Before you know it she is accepted into Harvard Medical School and graduates with honors. Bravo! The problem is, now Jane has upwards of $200,000 worth of student loans to pay back. She gets married and begins practice as a pediatrician, her lifelong dream. But it will be a while before she begins to really rake in the dough and there are medical malpractice lawsuits on the horizon. Nonetheless, she and her husband, a college professor, are living well, having babies and attending church on Sundays. Everything seems fine until disaster strikes. Her mother is still piss poor and has just suffered from a stroke. A neighbor finds her laying face down in her apartment surrounded by urine and her own feces. Jane’s mother is admitted to the hospital and is soon discharged. Incontinent, paralyzed from the waist down and unable to take care of herself, Jane’s mother is just above the income threshold for medicaid and there are limited funds. She has no Health Insurance and therefore cannot afford to live in a Nursing Home or Assisted Living Facility, so Jane has to quit her job to take care of her mother, as her husband is unwilling to quit his. The financial problems caused by the fact that Jane can no longer supplement the family income as well as the demands of taking care of a sick elderly woman takes a toll on their marriage, and Jane’s husband starts banging his secretary. They get a divorce and the children are heartbroken. Jane is now a single mother with no job. She still has student loans and legal fees to pay back, no home because she can’t afford a mortgage, and three kids to put through college. Her oldest daughter Sarah is devastated by the break up of her family and commits suicide. Three months later, Jane’s mother dies due to inadequate medical care. Jane’s American Dream has turned into an American Nightmare.

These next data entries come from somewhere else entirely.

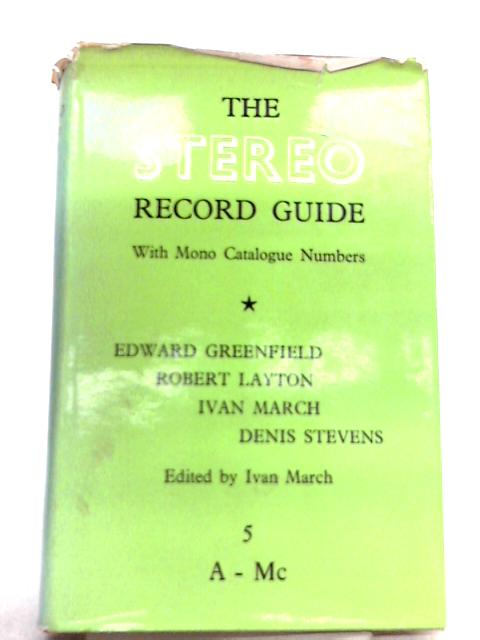 Stereo Record Guide Volume 5 A-MC by Ivan March (Ed.)
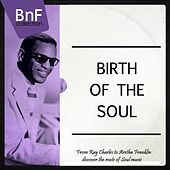 Birth of the Soul (From Ray Charles to Aretha Franklin, Discover the Roots of Soul Music) by Various Artists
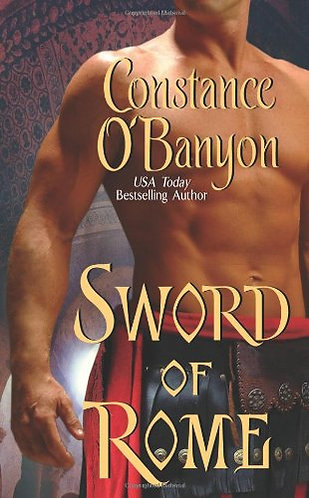 Sword Of Rome by O'banyon Constance
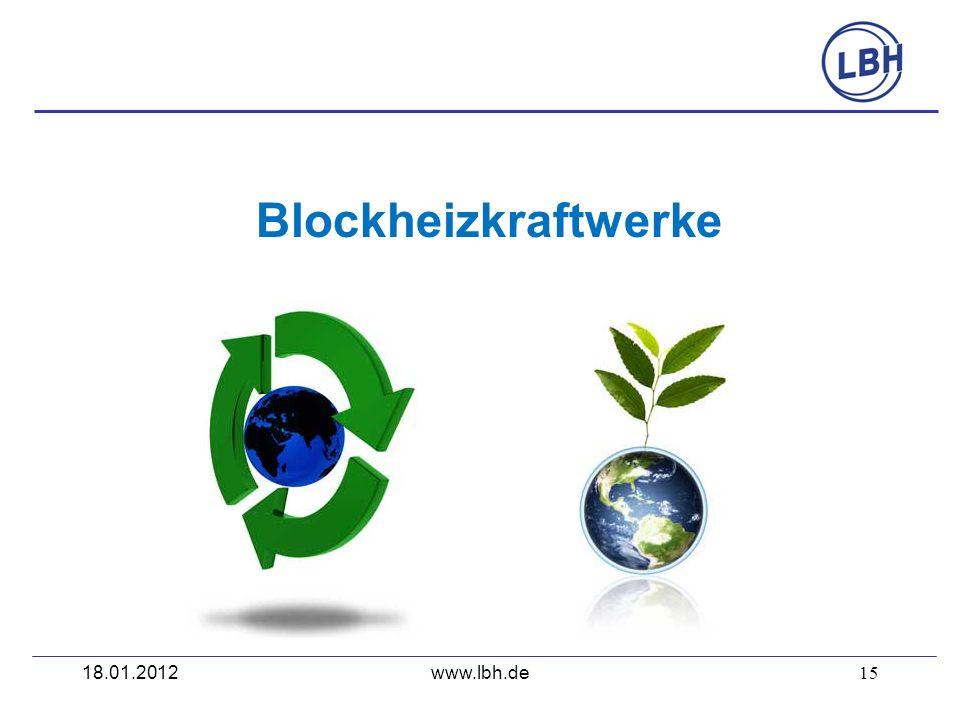 Blockheizkraftwerke 18.01.2012 www.lbh.de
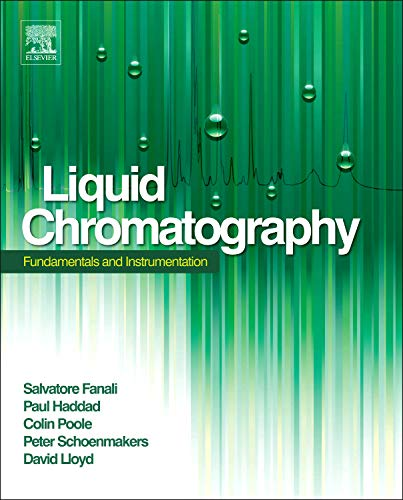 9780124158078: Liquid Chromatography: Fundamentals and Instrumentation (Handbooks in Separation Science)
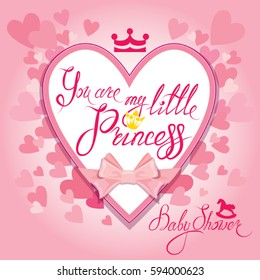 Baby Shower with heart and crown on pink background. Calligraphic text You are my little princess. Congratulations on the birth of girl.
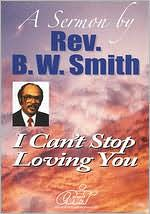 Rev. B.W. Smith: I Can't Stop Loving You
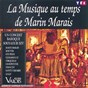 Compilation La musique au temps de marin marais avec Le Concert des Nations, Jordi Savall / Fabio Biondi, Jordi Savall, Pierre Hantaï, Rolf Lislevand / Jordi Savall / Ensemble Fitzwilliam, Jean Pierre Nicolas, Pierre Hamon, Michele Deverite, Bruno Cocset, Pascal Monteilhet / Hopkinson Smith...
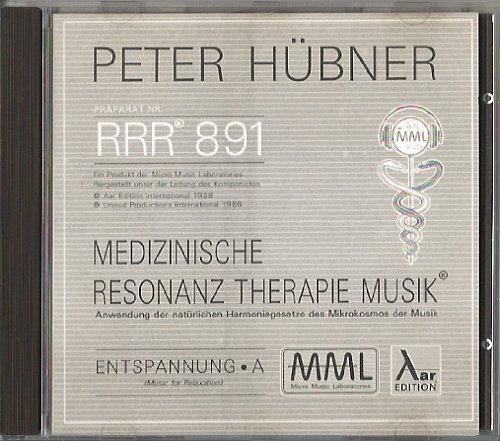 Medizinische Resonanz Therapie Musik - Präparat Nr. RRR 891 - Entspannung A - Medizinische Therapie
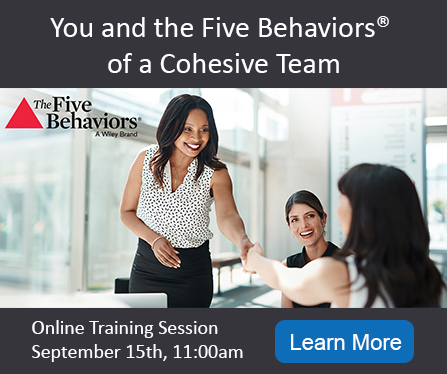 You and the Five Behavior of a Cohesive Team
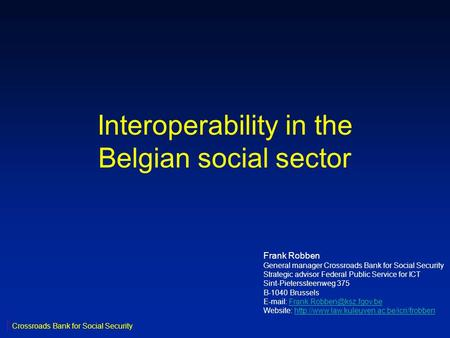Interoperability in the Belgian social sector Frank Robben General manager Crossroads Bank for Social Security Strategic advisor Federal Public Service.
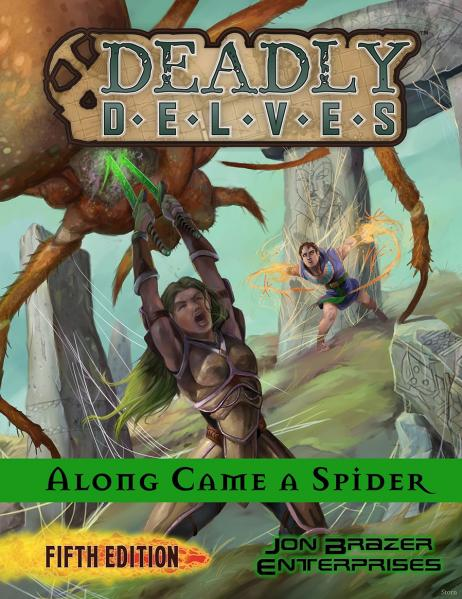 D&D 5th Edition RPG: Deadly Delves - Along Came a Spider (1st Level 5e Adventure)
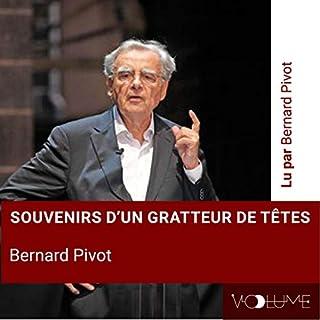 Souvenir d'un gratteur de têtes                   De :                                                                                                                                 Bernard Pivot                               Lu par :                                                                                                                                 Bernard Pivot                      Durée : 1 h et 27 min     1 notation     Global 1,0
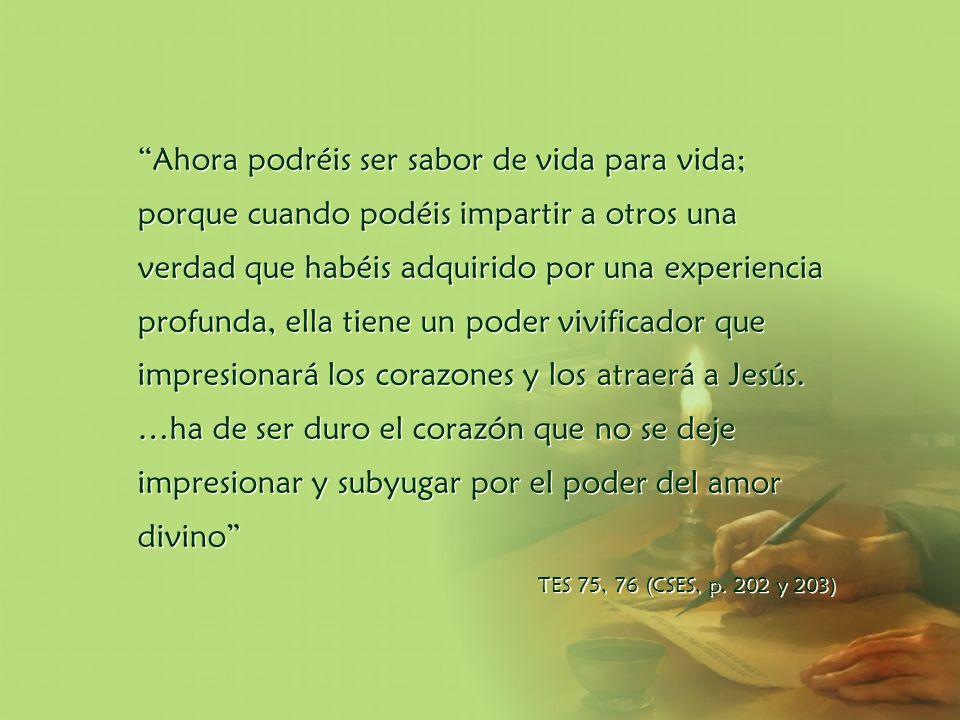 División Interamericana/Ministerio Personal Ahora podréis ser sabor de vida para vida; porque cuando podéis impartir a otros una verdad que habéis adq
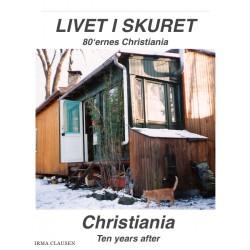 livet i skuret og på engelsk Christiania 10 years after: Christiania i 80'erne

Sounds extreme, right? Wrong. Things like this are happening everywhere. I can tell you that it is extremely difficult to pay for college, and I will explain why. Most people have an idea of the average college student’s financial situation. A freshman will have mom and dad foot most of the bill and private loans will take care of the rest, right?
Wrong.
Take me for example. I graduated from that Shithole High School a semester early with decent grades and community service. Go me, right? I figured I might as well try to go to college, so I briefly (and by briefly, I mean for about two seconds) thought about going into the military and even told the Hell Hole High School that those were my plans so they would let me graduate early. I took the ASVAB tests and got excellent scores, fielding calls from every military branch recruiter known to man telling me to join so I could become an officer. Of course, I am not going to go into the Military. I am a pacifist. So I changed my phone number to get rid of the recruiters and enrolled at the local junior college, with plans to save money on Gen Eds in mind. Problem was, my Dad makes too much money for me to get FAFSA and we are somewhat estranged. I had to work my tail off and go to School part time so I could get taken off of his tax returns, as a student has to be enrolled in school full time to be on their parents tax returns after they’re eighteen and to still be on their parents health insurance plan.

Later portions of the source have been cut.